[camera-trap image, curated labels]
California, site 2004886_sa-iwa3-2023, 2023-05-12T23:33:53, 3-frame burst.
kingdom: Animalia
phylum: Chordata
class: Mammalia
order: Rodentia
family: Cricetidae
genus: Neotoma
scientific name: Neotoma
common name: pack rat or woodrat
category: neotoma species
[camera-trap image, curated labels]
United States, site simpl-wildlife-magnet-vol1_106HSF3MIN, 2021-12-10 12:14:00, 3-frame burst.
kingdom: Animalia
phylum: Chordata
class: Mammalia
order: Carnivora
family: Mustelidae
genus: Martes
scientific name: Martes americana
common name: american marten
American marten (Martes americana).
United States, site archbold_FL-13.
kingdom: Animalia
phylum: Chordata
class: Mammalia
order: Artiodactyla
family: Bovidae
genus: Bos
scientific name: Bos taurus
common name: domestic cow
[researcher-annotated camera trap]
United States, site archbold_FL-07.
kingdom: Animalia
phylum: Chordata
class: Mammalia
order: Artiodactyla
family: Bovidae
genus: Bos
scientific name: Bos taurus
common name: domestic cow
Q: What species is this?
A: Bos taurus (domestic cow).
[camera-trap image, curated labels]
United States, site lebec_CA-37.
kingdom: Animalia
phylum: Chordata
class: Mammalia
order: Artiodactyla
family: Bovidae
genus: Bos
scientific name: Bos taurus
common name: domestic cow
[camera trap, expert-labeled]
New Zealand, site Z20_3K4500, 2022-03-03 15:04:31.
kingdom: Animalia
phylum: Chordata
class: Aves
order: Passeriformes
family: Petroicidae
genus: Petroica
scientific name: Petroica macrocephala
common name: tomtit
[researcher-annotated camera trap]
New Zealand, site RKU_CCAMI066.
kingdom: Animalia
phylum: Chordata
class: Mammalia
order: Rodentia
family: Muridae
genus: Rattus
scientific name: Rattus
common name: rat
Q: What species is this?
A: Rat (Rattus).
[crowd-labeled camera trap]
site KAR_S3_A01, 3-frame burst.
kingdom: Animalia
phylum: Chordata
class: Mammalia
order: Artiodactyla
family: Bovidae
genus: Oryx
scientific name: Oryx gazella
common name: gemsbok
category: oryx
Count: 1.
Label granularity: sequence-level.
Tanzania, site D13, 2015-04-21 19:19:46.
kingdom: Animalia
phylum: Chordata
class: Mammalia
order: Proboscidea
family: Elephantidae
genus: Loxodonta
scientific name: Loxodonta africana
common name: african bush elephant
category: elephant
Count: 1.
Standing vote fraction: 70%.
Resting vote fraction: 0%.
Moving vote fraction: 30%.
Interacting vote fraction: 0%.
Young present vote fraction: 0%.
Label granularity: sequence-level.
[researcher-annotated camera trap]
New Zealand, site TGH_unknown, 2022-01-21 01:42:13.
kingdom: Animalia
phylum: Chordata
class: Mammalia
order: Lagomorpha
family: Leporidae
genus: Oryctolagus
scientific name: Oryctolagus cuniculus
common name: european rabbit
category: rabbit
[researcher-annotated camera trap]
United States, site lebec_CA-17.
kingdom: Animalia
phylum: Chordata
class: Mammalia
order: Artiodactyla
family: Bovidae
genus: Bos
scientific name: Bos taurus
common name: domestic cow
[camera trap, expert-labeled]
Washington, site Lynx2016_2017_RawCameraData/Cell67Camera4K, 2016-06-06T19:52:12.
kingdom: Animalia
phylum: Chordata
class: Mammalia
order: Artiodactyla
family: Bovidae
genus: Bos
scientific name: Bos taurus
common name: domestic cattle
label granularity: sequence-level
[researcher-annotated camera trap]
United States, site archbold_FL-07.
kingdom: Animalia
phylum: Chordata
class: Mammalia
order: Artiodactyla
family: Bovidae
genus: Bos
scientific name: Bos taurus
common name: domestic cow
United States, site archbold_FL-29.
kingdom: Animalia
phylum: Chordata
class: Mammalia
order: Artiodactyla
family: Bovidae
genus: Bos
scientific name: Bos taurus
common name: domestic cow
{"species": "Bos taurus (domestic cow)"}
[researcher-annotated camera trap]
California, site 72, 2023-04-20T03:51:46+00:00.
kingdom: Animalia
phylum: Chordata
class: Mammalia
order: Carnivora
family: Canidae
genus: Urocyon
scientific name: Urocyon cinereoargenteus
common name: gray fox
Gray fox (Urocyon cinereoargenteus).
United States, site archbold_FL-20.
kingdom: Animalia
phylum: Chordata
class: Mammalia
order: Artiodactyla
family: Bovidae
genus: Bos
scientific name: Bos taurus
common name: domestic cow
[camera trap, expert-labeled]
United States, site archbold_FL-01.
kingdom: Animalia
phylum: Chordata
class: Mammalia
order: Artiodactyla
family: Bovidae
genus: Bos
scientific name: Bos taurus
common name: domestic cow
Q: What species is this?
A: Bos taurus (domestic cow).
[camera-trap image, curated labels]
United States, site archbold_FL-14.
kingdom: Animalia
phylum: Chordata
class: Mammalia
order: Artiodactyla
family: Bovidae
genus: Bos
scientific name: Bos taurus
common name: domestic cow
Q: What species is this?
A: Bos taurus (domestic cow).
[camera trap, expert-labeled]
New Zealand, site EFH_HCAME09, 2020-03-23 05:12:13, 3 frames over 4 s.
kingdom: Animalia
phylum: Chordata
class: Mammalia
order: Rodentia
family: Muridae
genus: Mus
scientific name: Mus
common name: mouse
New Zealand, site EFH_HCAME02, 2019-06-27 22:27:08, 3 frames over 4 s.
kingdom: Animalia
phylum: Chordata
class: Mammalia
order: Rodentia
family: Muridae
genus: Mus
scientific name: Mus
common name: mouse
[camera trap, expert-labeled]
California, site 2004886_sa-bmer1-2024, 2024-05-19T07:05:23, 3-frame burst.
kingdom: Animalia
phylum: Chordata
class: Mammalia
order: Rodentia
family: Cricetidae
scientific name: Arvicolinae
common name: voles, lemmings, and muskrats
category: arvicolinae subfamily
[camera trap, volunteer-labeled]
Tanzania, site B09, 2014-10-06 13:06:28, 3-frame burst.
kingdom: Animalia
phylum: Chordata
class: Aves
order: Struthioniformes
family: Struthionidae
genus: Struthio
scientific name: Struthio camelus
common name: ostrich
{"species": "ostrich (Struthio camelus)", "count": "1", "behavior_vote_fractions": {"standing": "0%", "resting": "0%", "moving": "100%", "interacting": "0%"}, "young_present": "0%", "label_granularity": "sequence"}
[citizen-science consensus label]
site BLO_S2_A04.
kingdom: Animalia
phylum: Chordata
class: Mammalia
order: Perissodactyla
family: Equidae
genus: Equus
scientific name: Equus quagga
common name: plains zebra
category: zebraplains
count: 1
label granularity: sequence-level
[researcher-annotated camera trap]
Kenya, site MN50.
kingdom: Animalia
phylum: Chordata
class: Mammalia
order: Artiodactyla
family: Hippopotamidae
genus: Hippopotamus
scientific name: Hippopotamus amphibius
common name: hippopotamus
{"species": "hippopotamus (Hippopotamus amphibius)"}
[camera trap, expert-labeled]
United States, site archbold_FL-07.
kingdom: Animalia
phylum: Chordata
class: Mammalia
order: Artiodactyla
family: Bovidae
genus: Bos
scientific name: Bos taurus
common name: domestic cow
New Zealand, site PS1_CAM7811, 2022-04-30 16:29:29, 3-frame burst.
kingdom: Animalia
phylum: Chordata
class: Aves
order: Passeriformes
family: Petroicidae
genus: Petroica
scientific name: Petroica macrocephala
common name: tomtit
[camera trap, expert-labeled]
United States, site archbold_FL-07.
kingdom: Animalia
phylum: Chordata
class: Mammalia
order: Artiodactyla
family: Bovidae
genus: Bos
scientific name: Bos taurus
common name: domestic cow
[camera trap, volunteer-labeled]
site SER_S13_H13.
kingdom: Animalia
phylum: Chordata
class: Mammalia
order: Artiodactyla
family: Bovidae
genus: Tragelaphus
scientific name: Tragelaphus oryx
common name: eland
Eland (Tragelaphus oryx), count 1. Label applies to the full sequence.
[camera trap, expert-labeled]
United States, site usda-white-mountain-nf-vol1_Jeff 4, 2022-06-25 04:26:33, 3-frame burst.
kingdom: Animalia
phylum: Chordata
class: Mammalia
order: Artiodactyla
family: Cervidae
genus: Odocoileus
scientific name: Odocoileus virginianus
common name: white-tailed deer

TASK ITEM:
Among the entries, find every line holding "Zealand" and return it.

WRITTEN RESPONSE:
New Zealand, site Z20_3K4500, 2022-03-03 15:04:31.
New Zealand, site RKU_CCAMI066.
New Zealand, site TGH_unknown, 2022-01-21 01:42:13.
New Zealand, site EFH_HCAME09, 2020-03-23 05:12:13, 3 frames over 4 s.
New Zealand, site EFH_HCAME02, 2019-06-27 22:27:08, 3 frames over 4 s.
New Zealand, site PS1_CAM7811, 2022-04-30 16:29:29, 3-frame burst.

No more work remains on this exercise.